Grants – small bags of urban land cut off for city dwellers to grow fruit, vegetables, plants and flowers – used to be common in British cities, especially at the height of World War II.

While German submarines made waste from ships crossing the Atlantic Ocean, the British were encouraged to grow their own food, and the “Dig for Victory” campaign was adopted with force.

By 1945, more than a million grants had supplemented people’s meager war rations.

This changed in the following decades, when the urgent need for new homes brought with it the advent of land-hungry, affordable housing systems. Low-cost, mass-produced supermarket food has also seen a shift in culinary habits.

But amid the pandemic, demand for awards in several British cities, including London, Manchester, Leeds, Glasgow and Sheffield, has skyrocketed, according to the South West Counties Allotment Association, a non-profit organization that uses allocations protect and promote. across the UK.

“For me, it’s about more than just food,” Peck said.
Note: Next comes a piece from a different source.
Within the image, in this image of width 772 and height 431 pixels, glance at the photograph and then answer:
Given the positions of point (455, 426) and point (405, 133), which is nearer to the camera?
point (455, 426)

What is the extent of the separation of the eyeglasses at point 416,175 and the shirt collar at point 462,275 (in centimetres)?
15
The 430 square meter plot is surrounded by dozens of others and also grows a colorful mix of flowers and products.

Karen Peck’s award in west London.Karen Peck

The urban vegetable garden, located just a minute’s walk from her one-bedroom apartment, offers her an escape and a chance to mingle with like-minded, nature lovers in a responsible way.

“I live alone. “I think if I had not seen the people at the award ceremony, I would have suffered during the closing ceremony,” she said.

At the best of times, it’s important; but in a year of forced social isolation and loneliness, she added that her ‘little oasis was nothing less than a religion’.

Having a semi-private space outside does not violate social rules and offers the opportunity to do a little practical work, grow food, burn off energy and anxiety, and even a little socializing – it’s important, ”said Miriam Dobson, a postdoctoral researcher at the University of Sheffield, studying the revival of award-winning life.

The study of her team, published in November, confirms the idea that assignments offer a multitude of benefits, including physical exercise, stress relief, friendship, connection with nature, and a sense of tangible accomplishment.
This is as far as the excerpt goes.